This article also appears on LabourList
Had it not been for this article in the Guardian I don’t know whether we would have bothered to complete a questionnaire from the Co-op despite receiving a letter about it this week. We are longstanding members of the Co-op and of the Co-op Party. Our local store is fairly small so we don’t do all our shopping there, but we like the ethical stance and we use the group for a range of other services as well. Yes we were concerned at the media coverage of the problems at the Co-op Bank but those problems clearly weren’t as serious as for many other banks and we are satisfied that action is being taken to address the problems and to improve the governance – without moving away from the ethical stance which has kept us with them. The reason for not necessarily prioritising a questionnaire is that we are generally happy for the Co-op Group to continue – and for the Co-op Party to continue as part of the wider movement and therefore might not have prioritised the time to fill in the questionnaire.
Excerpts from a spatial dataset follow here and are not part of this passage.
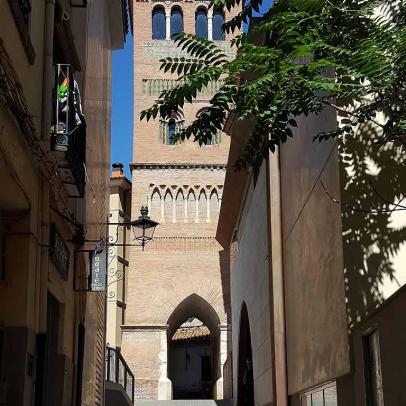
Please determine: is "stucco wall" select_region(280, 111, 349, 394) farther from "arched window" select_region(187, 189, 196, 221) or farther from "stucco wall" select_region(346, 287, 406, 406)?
"arched window" select_region(187, 189, 196, 221)

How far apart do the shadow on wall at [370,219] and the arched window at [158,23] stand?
40169 mm

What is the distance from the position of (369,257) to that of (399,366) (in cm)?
230

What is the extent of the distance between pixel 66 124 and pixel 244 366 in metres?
20.0

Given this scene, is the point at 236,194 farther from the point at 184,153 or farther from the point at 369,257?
the point at 184,153

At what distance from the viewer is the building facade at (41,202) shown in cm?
677

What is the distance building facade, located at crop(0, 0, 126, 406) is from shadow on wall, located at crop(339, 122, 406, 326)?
10.6 ft

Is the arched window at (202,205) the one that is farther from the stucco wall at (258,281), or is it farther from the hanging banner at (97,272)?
the hanging banner at (97,272)

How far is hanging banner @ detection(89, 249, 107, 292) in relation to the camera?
1141 centimetres

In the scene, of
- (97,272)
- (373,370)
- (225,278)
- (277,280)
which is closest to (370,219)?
(373,370)

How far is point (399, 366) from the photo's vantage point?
6.93 m

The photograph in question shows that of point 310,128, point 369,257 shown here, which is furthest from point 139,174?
point 369,257

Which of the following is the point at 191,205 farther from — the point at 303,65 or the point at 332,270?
the point at 303,65

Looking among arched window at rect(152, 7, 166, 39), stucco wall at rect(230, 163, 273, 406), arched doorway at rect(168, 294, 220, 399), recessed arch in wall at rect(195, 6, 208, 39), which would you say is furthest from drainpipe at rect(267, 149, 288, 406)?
arched window at rect(152, 7, 166, 39)

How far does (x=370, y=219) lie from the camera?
29.9 ft
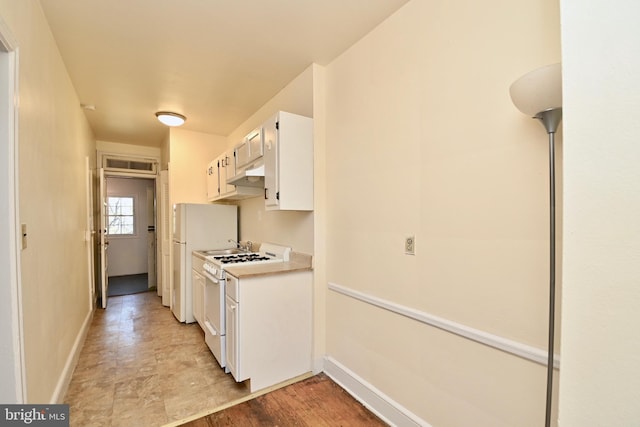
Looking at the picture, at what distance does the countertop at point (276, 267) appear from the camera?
220cm

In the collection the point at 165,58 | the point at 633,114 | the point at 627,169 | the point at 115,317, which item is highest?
the point at 165,58

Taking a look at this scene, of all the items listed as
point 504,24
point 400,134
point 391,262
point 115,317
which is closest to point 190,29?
point 400,134

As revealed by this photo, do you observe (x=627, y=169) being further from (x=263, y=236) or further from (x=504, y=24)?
(x=263, y=236)

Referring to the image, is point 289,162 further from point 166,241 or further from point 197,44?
point 166,241

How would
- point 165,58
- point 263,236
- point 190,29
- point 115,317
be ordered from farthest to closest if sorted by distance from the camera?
point 115,317
point 263,236
point 165,58
point 190,29

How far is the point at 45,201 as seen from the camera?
1822 millimetres

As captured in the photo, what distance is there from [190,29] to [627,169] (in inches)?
93.5

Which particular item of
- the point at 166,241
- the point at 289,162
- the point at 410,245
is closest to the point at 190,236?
the point at 166,241

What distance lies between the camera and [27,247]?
1.47 meters

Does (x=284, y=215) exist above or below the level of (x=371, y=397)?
above

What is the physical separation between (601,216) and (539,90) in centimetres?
53

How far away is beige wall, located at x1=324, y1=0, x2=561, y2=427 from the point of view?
3.99 feet

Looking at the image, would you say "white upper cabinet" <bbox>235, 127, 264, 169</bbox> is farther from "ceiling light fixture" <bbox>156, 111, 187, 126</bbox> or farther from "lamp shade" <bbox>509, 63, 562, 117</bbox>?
"lamp shade" <bbox>509, 63, 562, 117</bbox>

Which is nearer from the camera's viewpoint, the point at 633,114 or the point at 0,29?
the point at 633,114
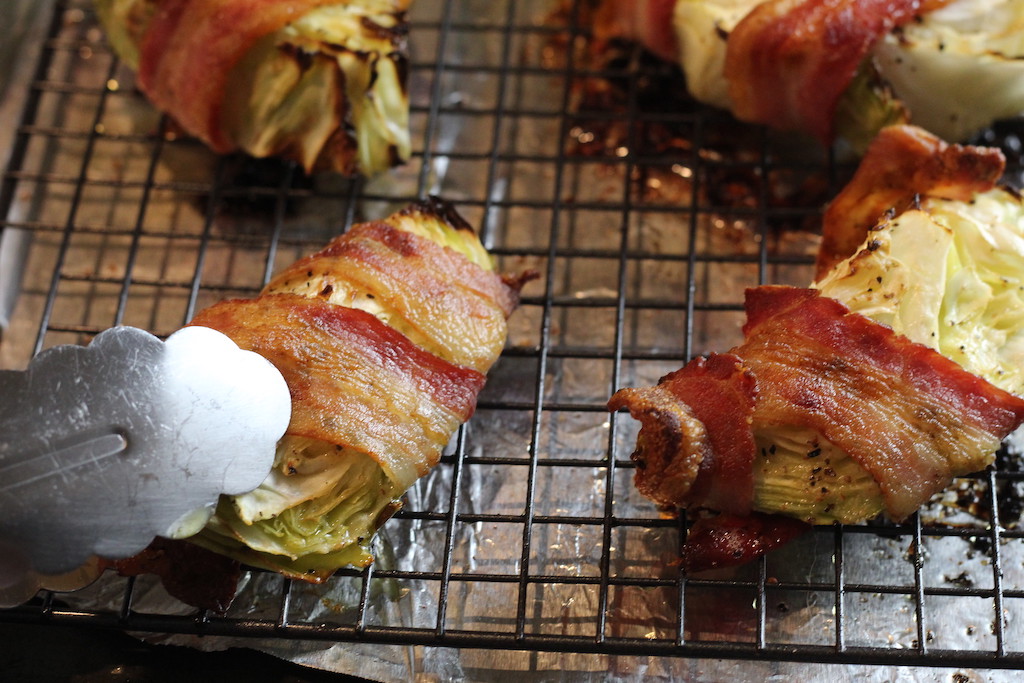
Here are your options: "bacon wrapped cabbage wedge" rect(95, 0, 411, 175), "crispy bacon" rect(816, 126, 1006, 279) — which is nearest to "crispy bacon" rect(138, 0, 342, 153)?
"bacon wrapped cabbage wedge" rect(95, 0, 411, 175)

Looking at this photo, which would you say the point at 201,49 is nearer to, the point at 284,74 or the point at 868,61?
the point at 284,74

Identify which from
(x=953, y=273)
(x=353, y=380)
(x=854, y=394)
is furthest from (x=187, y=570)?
(x=953, y=273)

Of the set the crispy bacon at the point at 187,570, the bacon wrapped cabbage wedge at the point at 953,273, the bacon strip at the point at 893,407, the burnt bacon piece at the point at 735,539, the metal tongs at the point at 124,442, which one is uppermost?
the bacon wrapped cabbage wedge at the point at 953,273

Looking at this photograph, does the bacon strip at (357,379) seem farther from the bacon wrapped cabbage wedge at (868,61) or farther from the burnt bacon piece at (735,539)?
the bacon wrapped cabbage wedge at (868,61)

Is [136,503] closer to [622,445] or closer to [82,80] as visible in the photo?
[622,445]

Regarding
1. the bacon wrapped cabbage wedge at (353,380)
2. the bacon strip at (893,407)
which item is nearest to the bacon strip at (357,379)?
the bacon wrapped cabbage wedge at (353,380)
According to the Guardian, Euan Sutherland (Chief Executive of the Co-op Group) says “the Co-operative has lost touch with its customers and members and with the communities in which it operates – we haven’t been listening.” Fair enough, I agree there is a problem – but with this type of survey, the way that you ask the question has a significant bearing on the response.
The general public don’t have a high opinion of politics or of political parties. So if you ask “To what extent do you think it is appropriate or inappropriate for big businesses to donate money to political parties?” and whether politics is more or less important than local community, I think we can guess what most people would answer.
The perception is that people involved in politics are mostly in it for themselves and/or spend far too much time listening to wealthy donors and that building a brighter future is all but impossible. We can speculate as to the events which have brought us to this sorry state of affairs, but for me it is more important to think about how we change it. The last thing we need to do to renew faith in politics is for anyone with principles to withdraw. Politics isn’t a spectator sport – despite that being how it is usually depicted on TV. Whether our rugby or football team wins or loses may determine whether we are happy or sad, but who wins in politics makes a real difference to people’s lives. Often it makes the most difference to those who pay it little heed – those who are struggling to provide for their families and for whom the minimum wage, tax credits and affordable childcare made a big difference.
I am proud to be a member of the Co-op Party and what it stands for – that people will achieve more by working together than they can by working alone. The manifesto at the last General Election made a lot of sense in terms of the long term solutions needed to improve our economy and restore faith in public services. It is undoubtedly a positive influence on its sister party, the Labour Party which has sometimes been rather too keen on imposing statist solutions rather than co-operative or mutual solutions (i.e. doing things to people instead of involving the people affected in designing the solution for themselves). Ed Miliband himself highlighted the importance of co-operative values before he was elected Leader of the Labour Party and last week wrote about people-centred public services.
There is a deeper contribution made by the Co-operative Party – which is to provide a link between the broader co-operative movement and politics. So no I don’t particularly want “big business” to be involved in politics – but I do want to see far more involvement from membership organisations, whether that is in terms of direct support for political candidates or more generally engaging in a debate about how improve our local communities, Wales or the United Kingdom. Could the Co-op movement engage more effectively with its members and supporters and help get them more involved in community initiatives? Yes undoubtedly and politics should be seen as part of that. The Co-operative Party itself needs to change and to get far more people involved – with fewer committees and more opportunity for real engagement. That is a huge but important task which the new General Secretary, Karin Christiansen, has already started working on. I hope the wider Co-operative movement will support her in this, rather than pulling the rug from beneath her.